I wonder if they are also amazed by how wonderful their city is? For them , a boat ride means doing things to be done, and for us yes, sightseeing, an exhausting time to see what´s need to be seen, collecting amount of photos and memories.

I am a lover of Architecture and in Venice, I have seen what I can handle, well almost, but I think I haven´t seen everything. My favourite so far was the Doges Palace. It´s the place where the ruling council resides. We had a tour of this Palazzo (thanks to the rain!) and I was totally even more amazed by it´s history and interiors. Grandeur is an understatement to describe this place. The bridges who connects houses, palace, gardens and people is an enigma to me up until now. Inscripted in the walls of the Palazzo Ducale is NVNQVAM DERELICTA, means “Never abandoned”.These words stands rightfully to Venice, considering how many siege it endured.

And if you look closely, some sights really have fascinating stories. I didn´t know that the Bridge of Sighs , the Ponte dei Sospiri connecting to the Palazzo Ducale to the New prisons over Rio di Palazzo has something interesting worth telling. It´s in this bridge were the prisoners have their last beautiful view of Venice before they go to their cells, as Giacomo Casanova tells in his memoirs. An old tradition also says that if a couple kiss in a gondola beneath the Bridge of Sighs in Venice at sunset while the church bells toll, they will be in love forever.

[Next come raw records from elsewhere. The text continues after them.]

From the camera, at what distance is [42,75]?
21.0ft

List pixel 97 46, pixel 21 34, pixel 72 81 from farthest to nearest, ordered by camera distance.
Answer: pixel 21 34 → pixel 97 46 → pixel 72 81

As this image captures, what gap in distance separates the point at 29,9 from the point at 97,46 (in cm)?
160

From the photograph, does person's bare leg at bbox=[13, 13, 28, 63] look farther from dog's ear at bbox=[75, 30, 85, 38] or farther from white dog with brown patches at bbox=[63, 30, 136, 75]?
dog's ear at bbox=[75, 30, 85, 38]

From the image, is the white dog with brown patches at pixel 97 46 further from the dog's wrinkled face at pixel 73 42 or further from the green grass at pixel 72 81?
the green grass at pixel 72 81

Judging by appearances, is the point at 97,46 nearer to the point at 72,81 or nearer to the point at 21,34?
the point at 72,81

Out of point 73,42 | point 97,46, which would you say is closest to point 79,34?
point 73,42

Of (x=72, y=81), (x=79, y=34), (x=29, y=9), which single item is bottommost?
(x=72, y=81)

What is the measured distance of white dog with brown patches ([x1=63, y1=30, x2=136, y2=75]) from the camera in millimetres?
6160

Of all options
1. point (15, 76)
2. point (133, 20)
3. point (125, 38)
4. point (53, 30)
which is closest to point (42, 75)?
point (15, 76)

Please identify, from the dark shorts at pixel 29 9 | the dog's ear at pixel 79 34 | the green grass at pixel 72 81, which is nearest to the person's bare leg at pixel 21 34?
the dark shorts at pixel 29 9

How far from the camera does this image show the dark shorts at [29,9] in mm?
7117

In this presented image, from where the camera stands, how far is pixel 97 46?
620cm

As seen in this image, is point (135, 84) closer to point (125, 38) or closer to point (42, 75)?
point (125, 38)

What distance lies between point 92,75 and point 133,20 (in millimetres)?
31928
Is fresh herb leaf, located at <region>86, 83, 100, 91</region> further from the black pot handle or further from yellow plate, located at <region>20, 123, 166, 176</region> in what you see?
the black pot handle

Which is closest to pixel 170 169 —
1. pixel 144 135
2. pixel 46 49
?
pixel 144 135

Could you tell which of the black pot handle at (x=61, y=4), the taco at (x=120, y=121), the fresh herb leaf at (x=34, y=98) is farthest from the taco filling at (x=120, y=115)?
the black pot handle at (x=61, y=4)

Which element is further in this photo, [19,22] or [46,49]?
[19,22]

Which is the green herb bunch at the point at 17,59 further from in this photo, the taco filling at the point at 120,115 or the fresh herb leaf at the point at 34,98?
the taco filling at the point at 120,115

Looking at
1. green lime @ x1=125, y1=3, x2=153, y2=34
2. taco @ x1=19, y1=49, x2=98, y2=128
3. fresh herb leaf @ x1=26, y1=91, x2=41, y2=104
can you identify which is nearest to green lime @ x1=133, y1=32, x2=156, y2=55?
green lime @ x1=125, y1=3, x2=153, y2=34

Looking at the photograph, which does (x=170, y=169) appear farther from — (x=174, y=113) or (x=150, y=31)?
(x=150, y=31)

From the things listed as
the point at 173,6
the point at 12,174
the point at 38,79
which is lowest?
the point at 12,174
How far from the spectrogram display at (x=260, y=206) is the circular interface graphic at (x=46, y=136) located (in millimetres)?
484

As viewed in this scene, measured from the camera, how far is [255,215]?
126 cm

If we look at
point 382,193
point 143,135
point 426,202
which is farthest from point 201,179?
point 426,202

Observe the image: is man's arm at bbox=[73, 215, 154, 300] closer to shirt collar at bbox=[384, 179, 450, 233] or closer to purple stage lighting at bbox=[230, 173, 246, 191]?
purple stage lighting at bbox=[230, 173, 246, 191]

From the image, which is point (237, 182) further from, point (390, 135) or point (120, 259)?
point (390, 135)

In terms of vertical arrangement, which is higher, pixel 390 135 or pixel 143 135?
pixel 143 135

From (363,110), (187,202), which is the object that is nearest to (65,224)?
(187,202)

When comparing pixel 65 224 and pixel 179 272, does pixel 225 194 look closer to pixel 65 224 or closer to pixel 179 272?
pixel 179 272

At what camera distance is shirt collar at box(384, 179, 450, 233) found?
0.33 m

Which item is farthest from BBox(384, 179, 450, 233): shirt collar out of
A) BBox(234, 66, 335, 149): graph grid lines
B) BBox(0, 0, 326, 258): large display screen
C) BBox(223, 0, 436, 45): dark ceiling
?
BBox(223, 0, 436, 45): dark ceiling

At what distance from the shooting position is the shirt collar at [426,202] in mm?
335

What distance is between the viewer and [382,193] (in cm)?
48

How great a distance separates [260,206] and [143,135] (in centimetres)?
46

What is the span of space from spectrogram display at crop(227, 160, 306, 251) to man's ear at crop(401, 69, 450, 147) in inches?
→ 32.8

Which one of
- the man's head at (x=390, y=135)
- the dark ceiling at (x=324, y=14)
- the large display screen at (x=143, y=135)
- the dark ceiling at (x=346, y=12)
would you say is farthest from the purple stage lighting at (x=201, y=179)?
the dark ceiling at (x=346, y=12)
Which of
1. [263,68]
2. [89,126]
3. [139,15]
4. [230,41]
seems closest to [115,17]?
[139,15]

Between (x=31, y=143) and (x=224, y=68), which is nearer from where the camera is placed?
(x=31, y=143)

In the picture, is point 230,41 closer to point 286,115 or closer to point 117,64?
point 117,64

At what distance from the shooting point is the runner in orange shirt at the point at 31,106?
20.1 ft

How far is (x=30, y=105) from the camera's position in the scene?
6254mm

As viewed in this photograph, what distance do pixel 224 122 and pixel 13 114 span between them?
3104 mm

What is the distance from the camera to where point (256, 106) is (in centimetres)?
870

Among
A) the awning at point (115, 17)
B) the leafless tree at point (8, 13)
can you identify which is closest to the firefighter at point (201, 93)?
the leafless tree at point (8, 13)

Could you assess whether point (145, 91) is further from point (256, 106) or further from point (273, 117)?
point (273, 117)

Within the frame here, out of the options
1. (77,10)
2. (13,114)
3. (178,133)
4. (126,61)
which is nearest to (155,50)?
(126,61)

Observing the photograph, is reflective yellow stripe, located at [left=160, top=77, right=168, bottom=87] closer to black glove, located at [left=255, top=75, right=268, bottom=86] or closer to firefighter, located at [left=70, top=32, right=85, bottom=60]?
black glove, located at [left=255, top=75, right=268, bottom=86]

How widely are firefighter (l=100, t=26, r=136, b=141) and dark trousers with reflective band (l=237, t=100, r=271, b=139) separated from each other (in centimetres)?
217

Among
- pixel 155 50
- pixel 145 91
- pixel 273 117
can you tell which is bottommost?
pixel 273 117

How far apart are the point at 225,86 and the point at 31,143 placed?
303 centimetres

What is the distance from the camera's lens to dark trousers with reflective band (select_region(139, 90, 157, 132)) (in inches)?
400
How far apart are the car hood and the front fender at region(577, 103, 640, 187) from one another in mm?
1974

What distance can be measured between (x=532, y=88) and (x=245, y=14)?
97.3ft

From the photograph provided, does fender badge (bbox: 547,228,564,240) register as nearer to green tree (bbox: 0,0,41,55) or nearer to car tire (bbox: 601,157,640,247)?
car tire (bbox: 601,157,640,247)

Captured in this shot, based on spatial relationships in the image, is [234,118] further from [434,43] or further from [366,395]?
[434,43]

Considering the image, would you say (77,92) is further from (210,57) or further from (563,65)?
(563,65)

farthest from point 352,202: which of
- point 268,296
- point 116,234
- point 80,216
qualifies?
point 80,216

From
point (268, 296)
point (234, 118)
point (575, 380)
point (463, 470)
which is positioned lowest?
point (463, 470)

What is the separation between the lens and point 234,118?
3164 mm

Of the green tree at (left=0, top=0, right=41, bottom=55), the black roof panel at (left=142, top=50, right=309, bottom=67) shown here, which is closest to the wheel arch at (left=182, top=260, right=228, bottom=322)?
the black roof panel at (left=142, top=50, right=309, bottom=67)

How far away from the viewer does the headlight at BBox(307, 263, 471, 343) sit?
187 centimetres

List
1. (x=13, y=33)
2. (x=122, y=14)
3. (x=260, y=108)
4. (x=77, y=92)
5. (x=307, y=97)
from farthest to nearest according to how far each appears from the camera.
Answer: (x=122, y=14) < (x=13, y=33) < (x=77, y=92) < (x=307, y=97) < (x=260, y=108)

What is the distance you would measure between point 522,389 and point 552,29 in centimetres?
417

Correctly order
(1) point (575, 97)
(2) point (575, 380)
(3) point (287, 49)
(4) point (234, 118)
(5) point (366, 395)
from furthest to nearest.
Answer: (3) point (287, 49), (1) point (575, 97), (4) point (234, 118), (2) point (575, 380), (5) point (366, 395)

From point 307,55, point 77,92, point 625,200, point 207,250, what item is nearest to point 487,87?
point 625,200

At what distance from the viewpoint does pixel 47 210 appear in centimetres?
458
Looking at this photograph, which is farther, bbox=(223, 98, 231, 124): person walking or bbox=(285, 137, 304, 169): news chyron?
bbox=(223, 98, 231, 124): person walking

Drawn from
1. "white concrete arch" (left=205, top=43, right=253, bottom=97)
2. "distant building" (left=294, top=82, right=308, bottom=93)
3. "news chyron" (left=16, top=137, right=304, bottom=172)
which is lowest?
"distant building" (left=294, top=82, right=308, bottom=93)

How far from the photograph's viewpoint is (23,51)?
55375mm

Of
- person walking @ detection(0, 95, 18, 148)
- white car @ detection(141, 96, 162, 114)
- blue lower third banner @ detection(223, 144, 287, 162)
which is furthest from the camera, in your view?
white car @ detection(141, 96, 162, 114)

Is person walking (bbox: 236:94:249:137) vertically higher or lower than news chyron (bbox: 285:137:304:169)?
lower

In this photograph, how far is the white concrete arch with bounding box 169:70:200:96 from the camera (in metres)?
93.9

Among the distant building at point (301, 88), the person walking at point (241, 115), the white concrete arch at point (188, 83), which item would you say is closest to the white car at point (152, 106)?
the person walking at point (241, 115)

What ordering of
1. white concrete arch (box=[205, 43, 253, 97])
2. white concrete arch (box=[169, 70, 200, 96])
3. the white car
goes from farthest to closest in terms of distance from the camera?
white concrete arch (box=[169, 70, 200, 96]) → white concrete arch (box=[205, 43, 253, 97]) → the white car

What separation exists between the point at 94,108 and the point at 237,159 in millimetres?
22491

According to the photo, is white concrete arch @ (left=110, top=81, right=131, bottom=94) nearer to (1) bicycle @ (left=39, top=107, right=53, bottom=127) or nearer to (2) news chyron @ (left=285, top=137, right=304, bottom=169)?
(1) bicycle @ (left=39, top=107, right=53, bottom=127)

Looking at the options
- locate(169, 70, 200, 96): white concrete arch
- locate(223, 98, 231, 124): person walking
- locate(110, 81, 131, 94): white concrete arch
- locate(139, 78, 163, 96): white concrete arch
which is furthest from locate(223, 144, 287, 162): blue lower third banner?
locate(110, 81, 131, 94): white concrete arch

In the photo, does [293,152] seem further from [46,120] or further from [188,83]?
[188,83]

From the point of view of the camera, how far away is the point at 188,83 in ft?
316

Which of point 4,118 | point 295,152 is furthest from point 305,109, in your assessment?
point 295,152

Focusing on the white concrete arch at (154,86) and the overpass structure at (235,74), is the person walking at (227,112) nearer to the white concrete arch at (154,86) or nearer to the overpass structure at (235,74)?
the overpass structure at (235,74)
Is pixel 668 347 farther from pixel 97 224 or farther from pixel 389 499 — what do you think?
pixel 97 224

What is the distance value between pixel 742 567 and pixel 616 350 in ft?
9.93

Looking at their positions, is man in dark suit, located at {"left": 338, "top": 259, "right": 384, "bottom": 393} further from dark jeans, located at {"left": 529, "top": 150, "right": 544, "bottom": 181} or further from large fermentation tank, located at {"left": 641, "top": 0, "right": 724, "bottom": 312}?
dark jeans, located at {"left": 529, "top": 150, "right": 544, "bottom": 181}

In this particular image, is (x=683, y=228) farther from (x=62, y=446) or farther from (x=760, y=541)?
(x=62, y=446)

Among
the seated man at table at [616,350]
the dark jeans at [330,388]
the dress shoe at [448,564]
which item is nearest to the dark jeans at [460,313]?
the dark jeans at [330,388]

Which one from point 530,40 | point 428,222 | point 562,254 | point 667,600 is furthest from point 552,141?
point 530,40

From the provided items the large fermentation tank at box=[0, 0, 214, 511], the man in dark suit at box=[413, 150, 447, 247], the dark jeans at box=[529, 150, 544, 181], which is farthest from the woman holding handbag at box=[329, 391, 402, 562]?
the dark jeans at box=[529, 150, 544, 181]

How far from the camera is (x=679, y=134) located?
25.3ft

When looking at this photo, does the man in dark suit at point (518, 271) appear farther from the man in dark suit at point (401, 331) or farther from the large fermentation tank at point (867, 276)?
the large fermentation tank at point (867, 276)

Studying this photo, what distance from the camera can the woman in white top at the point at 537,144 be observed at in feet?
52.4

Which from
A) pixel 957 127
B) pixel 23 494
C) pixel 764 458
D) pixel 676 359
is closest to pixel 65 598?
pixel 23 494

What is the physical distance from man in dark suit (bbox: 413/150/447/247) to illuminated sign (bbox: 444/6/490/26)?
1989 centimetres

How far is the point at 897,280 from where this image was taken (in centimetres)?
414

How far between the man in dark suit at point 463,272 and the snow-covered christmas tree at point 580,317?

The Bridge of Sighs, Ponti dei Sospiri in Venice

Can´t get enough of Venice´s reflections on the water

I hope to see Venice once again, with it´s vibrant life, probably see it more in the nightime or in not so busy summer days, with its charm and less tourist drama.I spended 3 days in this city and yet I am still curious. My time was so short compared to this city´s time span-400 A.D! I think it´s impossible to truly understand Venice´s immense history and culture within a short timeframe…maybe in that time I would understand why the locals tend to always talk with their hands, why drinking Espresso is a golden time and why their masks seemed so alive.

The fantasy of Venezian masks

Time had passed so quickly….so there it goes, Venice, as I see it.I, not only love Venice but the Veneto region as well. It´s pretty vineyards,charming old medieval town landscapes, and of course, who can´t fall in love with the Dolomites?

Until then, Tschüss.

8 thoughts on “Ciao, bella Venezia.

  1. I watched a documentary where a native Venetian is homeless, she is a single parent and because of the pandemic, lost her job and tries to find a way to live. She had no choice but to occupy an abandoned house since she cannot afford to pay the steep rent. Houses are converted into AirBnB´s and Hotels for the massive tourism but the locals can´t keep up with this.
    Very sad truth indeed.
    Thank you Amanda for your interest in this subject. I was really surprised to see it in Venice.


  2. Homelessness is not something you equate with a modern country with social welfare. But free enterprise gone mad and tourists hungry for the Viennese experience means she is likely not the only homeless person in Venice.